Лучше потренироваться в письме. Иначе задуманная книга так и останется в голове отрывочными мыслями, разрозненными сценками и образами, которые, если хотя бы начерно не перенести их на бумагу, тускнеют, теряют свежесть и жизненность. Рустам писал долго, до тех пор, пока у него не заломило от усталости руку и не начало сводить судорогой пальцы. Но за три-четыре часа почти беспрерывного труда он смог заполнить буквами-точками лишь две страницы.
Мало! Но ничего, раньше и того меньше удавалось. Следует больше тренироваться. В клинике Рустам полностью спланировал в уме свою будущую книгу, даже предварительно её «написал». Теперь надо поскорее закрепить в заветных точках, воплотить в слова, которые жгли сердце, просились к людям.
Работа Рустама преображала. Лицо его, будто повторяя отсвет ложащихся на бумагу картин и событий, то светлело, то застывало в суровом напряжении, то искажалось мучительной болью, то снова расцветало в счастливой улыбке.
До обеда он написал ещё несколько страниц и, отложив их в сторону, сам себе разрешил немного отдохнуть. Только он встал от столика, как в комнате появилась Мухаббат, прибежавшая с поля проведать их с сынишкой.

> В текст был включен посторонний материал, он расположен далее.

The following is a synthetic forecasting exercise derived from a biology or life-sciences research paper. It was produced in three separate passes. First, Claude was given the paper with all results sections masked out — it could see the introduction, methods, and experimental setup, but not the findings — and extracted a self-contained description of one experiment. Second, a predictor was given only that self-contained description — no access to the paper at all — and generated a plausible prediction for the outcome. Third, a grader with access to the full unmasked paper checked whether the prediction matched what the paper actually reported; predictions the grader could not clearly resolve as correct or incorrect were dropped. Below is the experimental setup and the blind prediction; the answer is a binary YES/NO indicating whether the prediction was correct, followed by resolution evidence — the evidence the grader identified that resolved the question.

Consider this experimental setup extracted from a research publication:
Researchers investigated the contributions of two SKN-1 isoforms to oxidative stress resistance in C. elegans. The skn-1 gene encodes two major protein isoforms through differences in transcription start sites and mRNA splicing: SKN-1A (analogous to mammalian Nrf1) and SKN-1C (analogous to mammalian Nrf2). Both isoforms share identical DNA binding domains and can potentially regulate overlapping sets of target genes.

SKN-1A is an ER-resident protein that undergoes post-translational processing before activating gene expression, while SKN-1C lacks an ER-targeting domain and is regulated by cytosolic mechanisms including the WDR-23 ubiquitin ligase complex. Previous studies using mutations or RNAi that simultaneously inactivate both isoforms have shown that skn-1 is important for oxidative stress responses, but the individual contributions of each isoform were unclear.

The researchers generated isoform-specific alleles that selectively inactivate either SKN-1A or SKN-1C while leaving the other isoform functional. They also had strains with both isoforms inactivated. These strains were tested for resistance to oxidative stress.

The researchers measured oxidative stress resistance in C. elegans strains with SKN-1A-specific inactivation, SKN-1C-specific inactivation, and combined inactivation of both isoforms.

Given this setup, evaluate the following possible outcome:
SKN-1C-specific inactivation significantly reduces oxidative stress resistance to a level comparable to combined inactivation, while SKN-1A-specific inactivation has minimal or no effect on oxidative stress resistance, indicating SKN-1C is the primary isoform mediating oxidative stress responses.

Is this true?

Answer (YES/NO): NO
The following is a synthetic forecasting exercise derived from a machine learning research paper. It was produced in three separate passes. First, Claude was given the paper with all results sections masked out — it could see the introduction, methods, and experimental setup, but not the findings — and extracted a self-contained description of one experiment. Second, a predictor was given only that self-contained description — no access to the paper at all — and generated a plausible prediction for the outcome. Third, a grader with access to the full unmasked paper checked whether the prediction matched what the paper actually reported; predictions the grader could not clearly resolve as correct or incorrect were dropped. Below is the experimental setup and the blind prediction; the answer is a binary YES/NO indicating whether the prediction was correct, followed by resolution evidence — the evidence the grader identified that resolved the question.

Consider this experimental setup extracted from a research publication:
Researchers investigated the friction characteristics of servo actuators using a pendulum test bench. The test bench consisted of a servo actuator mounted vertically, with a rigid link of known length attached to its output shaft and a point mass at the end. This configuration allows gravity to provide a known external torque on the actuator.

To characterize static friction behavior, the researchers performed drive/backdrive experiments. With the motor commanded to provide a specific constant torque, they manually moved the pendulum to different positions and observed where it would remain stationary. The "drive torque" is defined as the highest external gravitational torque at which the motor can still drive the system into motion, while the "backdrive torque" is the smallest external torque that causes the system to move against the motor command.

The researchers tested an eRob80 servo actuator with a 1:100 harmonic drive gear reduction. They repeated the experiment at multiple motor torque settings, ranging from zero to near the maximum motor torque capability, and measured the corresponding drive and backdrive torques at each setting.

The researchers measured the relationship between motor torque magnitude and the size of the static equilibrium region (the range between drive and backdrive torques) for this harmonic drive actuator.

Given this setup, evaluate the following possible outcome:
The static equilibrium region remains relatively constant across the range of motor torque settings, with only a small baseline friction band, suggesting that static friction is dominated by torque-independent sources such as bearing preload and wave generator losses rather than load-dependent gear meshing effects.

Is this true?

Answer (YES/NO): NO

— Эх-хе, да тут работа прямо-таки кипит! — удивлённая и искренне обрадованная, воскликнула она. — А я — то думала, что мой муж изнывает в одиночестве от скуки.
Мухаббат подошла к столику, наклонилась и потрогала руками испещрённые точками листы бумаги.
— Нет, теперь мне скучать некогда, — не без гордости сказал Рустам, потом вздохнул и добавил: — Только, честно признаюсь, страшновато мне… Я ведь в жизни даже маленького рассказа не написал. Да что там рассказа, — простой газетной заметки… Как бы труд не пропал даром. Очень уж он дорог мне.
— Надо писать, Рустам-ака. Новое всегда пугает. Да и не только новое… Мы с вами, каждый по-своему, прошли и пережили войну, долгую, страшную. Что помогло нам выстоять? Вера! Большая и светлая. Вам — в справедливость и вечную нерушимость дела, которое вы защищали, вера в скреплённое кровью и страданиями фронтовое братство, в неминуемый крах фашистского зверя, в светлое солнце победы. Мне — вера в то, что и мы в тылу делаем всё, что от нас зависит, чтобы поскорее взошло это живительное солнце, вера в вас, в любовь нашу и будущее счастье. И вы, и я верили в большое, настоящее… А разве нынешняя ваша работа — не большое, не настоящее дело? Это же будет пусть и скромным, но памятником всем стоявшим насмерть и выстоявшим в жестоком пламени войны. Памятник и тем, кто вернулся к мирному труду под шелест победных знамён, и тем, кто прекрасными жизнями своими заплатил за свободу и счастье родного народа, любимой Отчизны…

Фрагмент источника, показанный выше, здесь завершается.